Калифорнийский кабальеро начала XIX века пребывал в уверенности, что женщина способна реализовать себя только «в лоне семьи». Поэтому мужчина воспринимал женщину либо как домохозяйку, либо как дьявольское искушение; женщину нужно было обязательно «объезжать», словно породистую лошадь. Именно так относится к Лолите Пулидо бесцеремонный капитан Рамон, грубо добивающийся от красавицы любви-подчинения. Так же, по сути, воспринимает Лолиту Пулидо и галантный Зорро, готовый защищать возлюбленную до последнего вздоха, однако в той же степени, как и Рамон, уверенный в превосходстве любого настоящего мужчины над любой женщиной. Сама Лолита если чего и ждет от мужчины, то завоевания. Она открыто требует от апатичного дона Диего выполнения петушиного набора ухаживаний: вздохов, взглядов, ночных серенад под балконом; фактически только отказом хотя бы формально соответствовать этому коду социального поведения кандидат в женихи и плох. А тому, кто, как Зорро, умело проявит способности завоевателя, сеньорита готова навсегда отдать свое сердце: «Пулидо не умеют любить дважды». Это доказано и семейной историей: мать Лолиты, сеньора Каталина Пулидо, живет в верности и покорности мужу, как и подобает даме из благородного общества.
Первая киноинтерпретация романа о Зорро. 1920 год. Дуглас Фербенкс в роли благородного разбойника сражается с капитаном Рамоном за честь прекрасной дамы.
(Иллюстрация из архива Zorro Productions, Inc.)
Джонстон Маккалли не выстраивает вокруг приключенческого рассказа о Зорро сколько-нибудь внятного общественно-политического контекста.
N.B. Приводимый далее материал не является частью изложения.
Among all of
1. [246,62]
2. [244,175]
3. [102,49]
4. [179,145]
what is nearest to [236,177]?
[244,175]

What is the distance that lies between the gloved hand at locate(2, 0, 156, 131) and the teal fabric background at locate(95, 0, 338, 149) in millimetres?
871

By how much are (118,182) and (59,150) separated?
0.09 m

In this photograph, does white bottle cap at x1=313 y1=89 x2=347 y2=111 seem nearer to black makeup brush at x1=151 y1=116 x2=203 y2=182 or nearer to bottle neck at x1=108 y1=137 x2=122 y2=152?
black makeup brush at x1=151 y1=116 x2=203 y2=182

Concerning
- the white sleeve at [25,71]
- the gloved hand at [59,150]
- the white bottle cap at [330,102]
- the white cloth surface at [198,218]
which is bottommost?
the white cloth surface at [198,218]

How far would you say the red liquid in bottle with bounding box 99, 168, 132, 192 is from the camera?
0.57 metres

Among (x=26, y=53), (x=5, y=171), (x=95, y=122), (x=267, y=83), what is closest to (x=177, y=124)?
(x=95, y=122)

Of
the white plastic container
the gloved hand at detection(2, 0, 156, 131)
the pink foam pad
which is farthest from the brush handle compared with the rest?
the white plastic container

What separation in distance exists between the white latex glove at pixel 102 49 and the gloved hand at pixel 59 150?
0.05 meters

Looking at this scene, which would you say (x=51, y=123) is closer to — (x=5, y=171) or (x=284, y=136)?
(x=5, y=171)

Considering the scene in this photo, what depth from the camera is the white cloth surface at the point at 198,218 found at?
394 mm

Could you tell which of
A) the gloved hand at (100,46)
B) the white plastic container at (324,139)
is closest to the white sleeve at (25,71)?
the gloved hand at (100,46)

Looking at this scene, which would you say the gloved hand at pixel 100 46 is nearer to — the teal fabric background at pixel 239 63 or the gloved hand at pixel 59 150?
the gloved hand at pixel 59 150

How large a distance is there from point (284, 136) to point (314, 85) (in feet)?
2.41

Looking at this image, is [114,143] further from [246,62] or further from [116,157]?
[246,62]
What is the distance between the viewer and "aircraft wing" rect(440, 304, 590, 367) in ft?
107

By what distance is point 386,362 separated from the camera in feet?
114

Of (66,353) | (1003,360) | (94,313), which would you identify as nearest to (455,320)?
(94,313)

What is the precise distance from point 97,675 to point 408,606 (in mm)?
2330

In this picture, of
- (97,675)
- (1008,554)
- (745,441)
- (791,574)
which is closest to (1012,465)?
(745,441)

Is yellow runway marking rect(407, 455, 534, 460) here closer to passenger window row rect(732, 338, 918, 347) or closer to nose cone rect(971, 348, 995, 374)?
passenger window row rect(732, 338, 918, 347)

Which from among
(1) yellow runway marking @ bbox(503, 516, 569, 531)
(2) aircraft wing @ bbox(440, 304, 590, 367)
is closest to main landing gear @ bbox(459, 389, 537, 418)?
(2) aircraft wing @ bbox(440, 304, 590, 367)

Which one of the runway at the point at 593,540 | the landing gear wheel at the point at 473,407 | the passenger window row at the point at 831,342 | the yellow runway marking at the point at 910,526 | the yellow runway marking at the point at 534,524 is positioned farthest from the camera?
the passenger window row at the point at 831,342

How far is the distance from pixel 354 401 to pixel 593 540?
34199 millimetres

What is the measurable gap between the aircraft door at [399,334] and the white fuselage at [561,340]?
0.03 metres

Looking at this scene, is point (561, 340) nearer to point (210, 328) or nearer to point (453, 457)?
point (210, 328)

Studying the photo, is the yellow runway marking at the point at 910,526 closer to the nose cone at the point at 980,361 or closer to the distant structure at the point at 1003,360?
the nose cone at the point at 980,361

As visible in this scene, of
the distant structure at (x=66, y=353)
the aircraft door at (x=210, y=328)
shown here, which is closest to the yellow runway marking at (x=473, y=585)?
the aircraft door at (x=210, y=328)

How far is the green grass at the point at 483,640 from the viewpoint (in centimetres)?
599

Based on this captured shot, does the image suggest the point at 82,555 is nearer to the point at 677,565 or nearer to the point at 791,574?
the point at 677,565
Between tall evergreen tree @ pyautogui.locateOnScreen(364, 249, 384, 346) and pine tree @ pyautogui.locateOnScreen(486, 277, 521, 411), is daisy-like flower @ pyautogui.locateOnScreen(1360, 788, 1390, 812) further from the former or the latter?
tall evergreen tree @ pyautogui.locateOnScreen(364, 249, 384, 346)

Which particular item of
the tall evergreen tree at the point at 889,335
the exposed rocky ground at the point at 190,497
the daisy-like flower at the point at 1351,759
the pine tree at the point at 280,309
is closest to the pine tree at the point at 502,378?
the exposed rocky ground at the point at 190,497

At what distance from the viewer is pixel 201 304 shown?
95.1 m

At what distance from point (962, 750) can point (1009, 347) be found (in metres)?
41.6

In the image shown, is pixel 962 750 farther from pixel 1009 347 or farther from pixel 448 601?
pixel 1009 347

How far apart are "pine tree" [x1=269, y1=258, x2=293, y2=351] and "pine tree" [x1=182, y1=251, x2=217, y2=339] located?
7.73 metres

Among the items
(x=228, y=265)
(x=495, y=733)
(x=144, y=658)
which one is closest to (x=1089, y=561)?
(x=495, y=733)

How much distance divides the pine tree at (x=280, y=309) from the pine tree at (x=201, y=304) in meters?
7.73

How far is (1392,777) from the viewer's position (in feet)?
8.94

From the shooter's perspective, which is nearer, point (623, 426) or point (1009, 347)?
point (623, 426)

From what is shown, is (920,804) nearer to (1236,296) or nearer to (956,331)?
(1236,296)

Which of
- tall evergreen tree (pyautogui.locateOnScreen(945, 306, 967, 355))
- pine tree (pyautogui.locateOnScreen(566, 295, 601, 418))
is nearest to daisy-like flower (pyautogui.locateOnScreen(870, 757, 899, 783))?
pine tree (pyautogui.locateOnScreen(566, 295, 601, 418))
Автор книги «Сорванная маска Зорро» Сандра Кертес указывает: «Маккалли поместил повествование в идеализированное время мирной жизни на ранчо: мудрые монахи даруют блага цивилизации наивным аборигенам, а романтические кабальеро поют серенады под балконами темноглазых сеньорит. Истории о столкновении добра со злом говорят сами за себя — эта книга не содержит ни социальной критики, ни политического протеста». Это верно, книга Маккалли — в последнюю очередь политический манифест, однако, насаждая справедливость, Зорро неизменно сражается против посланцев испанского правительства и репрессивного режима, установленного в благословенной Калифорнии Мадридом. «Трюки с бесконечным переодеванием Зорро воспринимает как своего рода политический театр, — пишет историк Абрахам Хоффман. — Смысл этого театра не только в восстановлении справедливости по отношению к конкретным друзьям и знакомым семейства Вега, но и в мобилизации социальной поддержки в защиту тех целей, которые преследует благородный разбойник». Организованное Зорро Общество мести, куда по первому призыву разбойника с энтузиазмом вступают три десятка молодых кабальеро, имеет все признаки тайного антиправительственного клуба. «Вы пьете вино и веселитесь, а вокруг царит беззаконие. Возьмите шпаги и атакуйте! — призывает соотечественников ночной разбойник. — Будьте достойны своих благородных фамилий и голубой крови. Изгоните вороватых политиков, защитите монахов, которые тяжелым трудом обеспечили нам возможность жить на этой благодатной земле!»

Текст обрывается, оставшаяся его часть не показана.